If you’ve experienced a traumatic event, it can take a long time to feel okay again. In fact, you may never quite go back to the way that you were before, but this doesn’t mean that life has to be bad. What’s important is to find a way of coping day to day and adjusting to a world that will inevitably feel different. There’s no one approach to this that works for everyone, so you need to experiment until you find what’s right for you. Take the time you need, and don’t be afraid to seek outside help if trying to do it by yourself, or with your loved ones’ help, is not enough.
Getting Back On The Horse
People often say that you should get back on the horse that threw you – or behind the wheel of the car you crashed in – as soon as possible. To some extent, this is true, but you have to be ready. Reengaging with day-to-day activities or places that have become scary is often best done in stages. Similarly, you may feel that getting back to your ordinary life – going to work or study and reassuming your old responsibilities – is helpful, but while it’s right for some people, others can end up hiding behind it and failing to address problems that are getting worse. If you’re struggling with sleep, relying on alcohol or drugs of any kind, withdrawing from social contact, hurting yourself or lashing out at others, then you need to take more active steps to recover.
Learn Calming Techniques
Panic attacks or more general feelings of fearfulness are a common feature of post-traumatic experience. They happen because your body is on high alert for danger like what you experienced in the past, and they can be frightening in themselves because they make you feel that your body is out of control. To get it back under control, you need to slow down your breathing and heart rate. Deep breathing exercises are often helpful. You can also benefit from focusing on sensory details in your surroundings – for instance, by identifying all the items you can see of a particular color, or breathing in a scent that you find calming. Begin exercises like this as soon as you start to feel uncomfortable – don’t try to force yourself to cope without them. For most people, anxiety diminishes naturally over time.
Talking It Through
Often, events in memory lose a lot of their power when you start to talk about them. Talking to loved ones may help a bit, but it can be difficult to be completely honest in that situation because you also feel a responsibility for them. What’s more, if they didn’t share the trauma with you, they may not understand very well. This is where support groups for people with shared experiences can be helpful. You might also want to try talking to a professional who can gently prompt you to work your way through what happened in a productive way. The best online therapy is now just as effective as traditional in-person support, making this more accessible to everyone, and if talking alone isn’t enough, then you could try the recently developed technique of EMDR (eye movement desensitization and reprocessing) or CBT (cognitive behavioral therapy).
Look After Your Body
In order to ease your mind back toward a healthier state, you also need to look after your physical health. Stress hormones build up over time and can make you feel awful, but aerobic exercise helps to flush them out of your system and also generates comforting endorphins. You can also benefit from drinking plenty of water and eating fresh fruits and vegetables, which help to supply your body with micronutrients, enabling it to work as efficiently as possible and relax more easily. It’s especially important to get enough sleep. Long, relaxing baths can help you to fall asleep more easily, and a well-ventilated bedroom kept at a comfortable temperature will let you get a good night’s rest, reducing the physical stresses that can make it harder for your mind to deal with the long-term effects of trauma.

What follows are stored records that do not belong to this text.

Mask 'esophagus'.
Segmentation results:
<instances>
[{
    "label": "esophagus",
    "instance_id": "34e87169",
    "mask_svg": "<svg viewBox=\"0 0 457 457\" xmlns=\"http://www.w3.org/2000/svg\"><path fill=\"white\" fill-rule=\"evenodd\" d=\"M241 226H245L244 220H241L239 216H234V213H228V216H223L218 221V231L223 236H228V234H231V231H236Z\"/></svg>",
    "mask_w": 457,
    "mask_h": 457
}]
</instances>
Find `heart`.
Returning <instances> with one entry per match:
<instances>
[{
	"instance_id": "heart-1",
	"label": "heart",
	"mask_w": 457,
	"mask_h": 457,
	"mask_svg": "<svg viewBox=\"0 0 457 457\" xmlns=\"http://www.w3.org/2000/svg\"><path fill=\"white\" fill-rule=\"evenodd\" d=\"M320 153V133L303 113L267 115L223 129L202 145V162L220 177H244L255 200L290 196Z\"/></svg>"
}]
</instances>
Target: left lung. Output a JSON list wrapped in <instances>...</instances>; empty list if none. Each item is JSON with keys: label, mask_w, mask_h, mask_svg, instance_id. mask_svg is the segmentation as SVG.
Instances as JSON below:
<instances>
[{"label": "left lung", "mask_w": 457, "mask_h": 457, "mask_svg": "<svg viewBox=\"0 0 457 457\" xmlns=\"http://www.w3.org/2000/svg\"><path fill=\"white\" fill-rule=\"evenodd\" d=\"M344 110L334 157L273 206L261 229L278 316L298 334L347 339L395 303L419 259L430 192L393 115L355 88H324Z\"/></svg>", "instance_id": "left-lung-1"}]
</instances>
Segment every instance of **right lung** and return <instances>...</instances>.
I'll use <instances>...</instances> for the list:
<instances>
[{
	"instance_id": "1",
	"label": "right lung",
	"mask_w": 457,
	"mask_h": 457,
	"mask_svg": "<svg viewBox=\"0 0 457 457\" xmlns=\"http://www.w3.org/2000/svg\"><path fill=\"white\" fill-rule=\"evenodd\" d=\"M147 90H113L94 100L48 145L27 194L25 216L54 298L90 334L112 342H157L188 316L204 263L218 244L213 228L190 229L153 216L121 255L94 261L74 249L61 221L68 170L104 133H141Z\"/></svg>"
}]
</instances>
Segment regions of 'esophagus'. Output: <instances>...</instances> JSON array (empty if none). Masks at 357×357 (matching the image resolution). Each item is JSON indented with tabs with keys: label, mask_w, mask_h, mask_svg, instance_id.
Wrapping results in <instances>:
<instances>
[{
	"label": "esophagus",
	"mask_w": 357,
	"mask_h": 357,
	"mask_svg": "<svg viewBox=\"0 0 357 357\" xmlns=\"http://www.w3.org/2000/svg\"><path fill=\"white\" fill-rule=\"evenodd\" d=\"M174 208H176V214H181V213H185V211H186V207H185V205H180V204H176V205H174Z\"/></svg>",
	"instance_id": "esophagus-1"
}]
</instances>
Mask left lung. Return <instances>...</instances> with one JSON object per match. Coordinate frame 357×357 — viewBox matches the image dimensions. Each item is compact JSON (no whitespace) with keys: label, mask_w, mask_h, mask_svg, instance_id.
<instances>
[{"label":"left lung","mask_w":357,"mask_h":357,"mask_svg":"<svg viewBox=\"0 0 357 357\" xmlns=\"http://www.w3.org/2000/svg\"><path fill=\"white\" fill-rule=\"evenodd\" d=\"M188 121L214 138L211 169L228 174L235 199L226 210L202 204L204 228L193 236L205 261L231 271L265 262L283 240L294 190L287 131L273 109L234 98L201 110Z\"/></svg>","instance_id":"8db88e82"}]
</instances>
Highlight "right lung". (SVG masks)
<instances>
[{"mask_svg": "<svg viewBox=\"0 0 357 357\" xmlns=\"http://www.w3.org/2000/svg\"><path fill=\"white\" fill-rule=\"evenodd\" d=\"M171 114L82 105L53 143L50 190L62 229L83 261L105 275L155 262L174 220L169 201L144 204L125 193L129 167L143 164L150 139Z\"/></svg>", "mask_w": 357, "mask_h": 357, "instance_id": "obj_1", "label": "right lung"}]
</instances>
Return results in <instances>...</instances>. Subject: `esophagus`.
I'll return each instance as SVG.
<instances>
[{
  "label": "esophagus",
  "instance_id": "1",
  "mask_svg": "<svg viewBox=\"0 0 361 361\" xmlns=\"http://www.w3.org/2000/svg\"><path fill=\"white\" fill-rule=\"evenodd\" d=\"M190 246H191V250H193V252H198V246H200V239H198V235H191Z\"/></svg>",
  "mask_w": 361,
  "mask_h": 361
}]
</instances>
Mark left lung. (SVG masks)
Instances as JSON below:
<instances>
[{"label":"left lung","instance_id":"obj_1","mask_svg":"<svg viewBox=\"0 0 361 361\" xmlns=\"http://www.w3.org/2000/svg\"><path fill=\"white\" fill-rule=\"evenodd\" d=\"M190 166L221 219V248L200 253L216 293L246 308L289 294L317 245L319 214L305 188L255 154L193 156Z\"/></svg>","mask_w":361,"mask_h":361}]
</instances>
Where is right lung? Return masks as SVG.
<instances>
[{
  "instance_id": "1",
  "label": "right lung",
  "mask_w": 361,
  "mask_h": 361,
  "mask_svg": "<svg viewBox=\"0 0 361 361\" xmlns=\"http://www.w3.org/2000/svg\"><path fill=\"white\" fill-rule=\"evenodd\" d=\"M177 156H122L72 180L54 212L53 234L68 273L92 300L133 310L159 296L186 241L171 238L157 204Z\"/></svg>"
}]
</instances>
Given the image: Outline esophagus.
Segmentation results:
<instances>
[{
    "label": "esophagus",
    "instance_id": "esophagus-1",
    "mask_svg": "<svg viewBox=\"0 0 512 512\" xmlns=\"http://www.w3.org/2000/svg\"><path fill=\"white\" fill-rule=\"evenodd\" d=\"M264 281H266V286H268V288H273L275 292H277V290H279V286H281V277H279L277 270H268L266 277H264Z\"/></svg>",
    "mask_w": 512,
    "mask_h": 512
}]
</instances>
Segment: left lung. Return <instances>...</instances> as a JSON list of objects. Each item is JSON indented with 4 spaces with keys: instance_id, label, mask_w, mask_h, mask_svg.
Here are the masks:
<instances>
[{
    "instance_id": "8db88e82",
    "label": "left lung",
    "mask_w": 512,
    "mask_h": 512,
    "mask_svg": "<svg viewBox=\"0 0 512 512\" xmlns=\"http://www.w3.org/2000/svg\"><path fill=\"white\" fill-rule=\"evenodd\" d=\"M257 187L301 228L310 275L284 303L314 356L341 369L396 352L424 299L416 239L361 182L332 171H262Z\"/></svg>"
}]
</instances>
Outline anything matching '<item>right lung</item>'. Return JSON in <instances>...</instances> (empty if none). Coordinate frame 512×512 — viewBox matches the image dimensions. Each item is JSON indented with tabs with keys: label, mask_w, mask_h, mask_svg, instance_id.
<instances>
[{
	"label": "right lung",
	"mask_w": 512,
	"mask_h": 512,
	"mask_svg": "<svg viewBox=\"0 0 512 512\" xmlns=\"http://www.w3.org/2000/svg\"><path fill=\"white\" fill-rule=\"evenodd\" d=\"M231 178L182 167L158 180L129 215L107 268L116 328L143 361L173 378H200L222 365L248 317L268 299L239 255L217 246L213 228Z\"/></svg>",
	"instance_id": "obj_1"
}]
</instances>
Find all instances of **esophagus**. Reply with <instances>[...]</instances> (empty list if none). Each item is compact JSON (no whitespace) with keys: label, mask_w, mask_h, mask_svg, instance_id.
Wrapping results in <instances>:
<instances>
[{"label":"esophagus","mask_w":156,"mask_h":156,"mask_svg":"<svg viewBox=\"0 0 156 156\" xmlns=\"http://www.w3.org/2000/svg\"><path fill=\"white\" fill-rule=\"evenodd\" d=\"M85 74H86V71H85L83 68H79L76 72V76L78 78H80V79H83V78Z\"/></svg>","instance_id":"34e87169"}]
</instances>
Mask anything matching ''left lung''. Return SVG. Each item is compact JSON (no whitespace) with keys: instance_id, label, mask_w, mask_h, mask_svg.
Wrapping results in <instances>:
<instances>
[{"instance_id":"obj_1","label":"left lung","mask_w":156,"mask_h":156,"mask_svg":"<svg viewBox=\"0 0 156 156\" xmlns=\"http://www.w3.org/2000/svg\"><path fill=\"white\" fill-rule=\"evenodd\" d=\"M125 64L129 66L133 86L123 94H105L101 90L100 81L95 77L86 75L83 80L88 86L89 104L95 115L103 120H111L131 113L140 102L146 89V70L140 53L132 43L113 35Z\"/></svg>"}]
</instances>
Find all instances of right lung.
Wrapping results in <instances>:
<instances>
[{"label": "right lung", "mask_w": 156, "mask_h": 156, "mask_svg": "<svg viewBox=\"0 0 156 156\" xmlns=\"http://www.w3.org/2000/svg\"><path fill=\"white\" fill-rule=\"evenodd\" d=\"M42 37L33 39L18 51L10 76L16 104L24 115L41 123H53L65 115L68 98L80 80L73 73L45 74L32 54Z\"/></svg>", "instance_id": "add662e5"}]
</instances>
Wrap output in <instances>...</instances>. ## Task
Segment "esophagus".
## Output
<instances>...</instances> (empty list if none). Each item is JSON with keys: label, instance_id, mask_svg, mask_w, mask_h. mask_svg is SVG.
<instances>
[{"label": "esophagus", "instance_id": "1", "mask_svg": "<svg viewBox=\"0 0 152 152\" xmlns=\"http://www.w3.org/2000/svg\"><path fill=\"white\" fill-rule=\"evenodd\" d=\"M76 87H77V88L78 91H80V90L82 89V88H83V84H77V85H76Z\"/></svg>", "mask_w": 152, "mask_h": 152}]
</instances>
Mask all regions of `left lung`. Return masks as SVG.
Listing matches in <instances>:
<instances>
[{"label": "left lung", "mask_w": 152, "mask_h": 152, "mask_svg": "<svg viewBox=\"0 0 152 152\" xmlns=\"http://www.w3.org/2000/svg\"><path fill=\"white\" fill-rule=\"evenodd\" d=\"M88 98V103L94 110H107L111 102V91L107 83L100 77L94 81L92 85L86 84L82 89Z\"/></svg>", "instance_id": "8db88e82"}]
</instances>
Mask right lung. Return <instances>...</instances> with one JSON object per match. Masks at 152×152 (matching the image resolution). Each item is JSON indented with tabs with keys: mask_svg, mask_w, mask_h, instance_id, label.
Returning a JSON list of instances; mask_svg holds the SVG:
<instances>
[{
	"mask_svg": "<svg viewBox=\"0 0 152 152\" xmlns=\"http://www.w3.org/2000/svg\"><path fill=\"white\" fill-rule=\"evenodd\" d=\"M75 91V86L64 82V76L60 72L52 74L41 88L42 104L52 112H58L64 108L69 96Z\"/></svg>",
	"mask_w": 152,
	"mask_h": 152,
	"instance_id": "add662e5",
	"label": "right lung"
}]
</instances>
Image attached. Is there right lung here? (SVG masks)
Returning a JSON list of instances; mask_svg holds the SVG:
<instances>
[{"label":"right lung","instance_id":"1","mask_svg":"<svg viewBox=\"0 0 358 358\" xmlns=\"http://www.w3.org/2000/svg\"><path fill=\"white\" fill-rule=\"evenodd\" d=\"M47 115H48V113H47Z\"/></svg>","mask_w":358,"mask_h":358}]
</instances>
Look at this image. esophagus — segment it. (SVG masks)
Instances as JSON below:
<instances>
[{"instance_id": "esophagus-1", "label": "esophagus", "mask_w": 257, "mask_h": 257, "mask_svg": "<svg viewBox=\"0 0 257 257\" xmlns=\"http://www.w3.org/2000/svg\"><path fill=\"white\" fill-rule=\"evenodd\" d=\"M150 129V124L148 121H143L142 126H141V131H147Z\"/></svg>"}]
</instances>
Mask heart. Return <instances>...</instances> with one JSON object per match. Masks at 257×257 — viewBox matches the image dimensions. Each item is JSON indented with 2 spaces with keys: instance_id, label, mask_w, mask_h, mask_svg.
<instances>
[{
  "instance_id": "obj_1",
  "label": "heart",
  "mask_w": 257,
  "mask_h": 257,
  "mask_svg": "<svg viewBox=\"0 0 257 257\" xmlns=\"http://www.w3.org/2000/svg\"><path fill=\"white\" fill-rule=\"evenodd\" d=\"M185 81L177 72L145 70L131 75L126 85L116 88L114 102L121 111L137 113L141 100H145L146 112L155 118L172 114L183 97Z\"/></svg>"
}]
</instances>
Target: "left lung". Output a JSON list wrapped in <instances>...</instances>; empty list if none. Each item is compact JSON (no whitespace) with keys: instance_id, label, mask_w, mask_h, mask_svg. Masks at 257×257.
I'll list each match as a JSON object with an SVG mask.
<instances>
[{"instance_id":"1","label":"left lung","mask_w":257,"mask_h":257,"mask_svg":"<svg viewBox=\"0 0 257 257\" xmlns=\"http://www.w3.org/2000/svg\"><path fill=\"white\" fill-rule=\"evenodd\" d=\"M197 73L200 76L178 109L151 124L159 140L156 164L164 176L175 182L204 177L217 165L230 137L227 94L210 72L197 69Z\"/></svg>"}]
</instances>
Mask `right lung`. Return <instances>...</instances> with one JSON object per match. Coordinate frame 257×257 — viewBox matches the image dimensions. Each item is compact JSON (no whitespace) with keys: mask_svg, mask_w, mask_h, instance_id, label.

As you go through recovery, remember that it’s about you, not something you owe to other people. This is a time when you need to prioritize your own needs. You may find that you recover a lot more quickly or more slowly than others who have been through similar things, but this is because everybody is impacted differently by trauma. The most important thing to keep in mind is that you won’t feel the way that you do forever, and you don’t need to let your trauma define your life.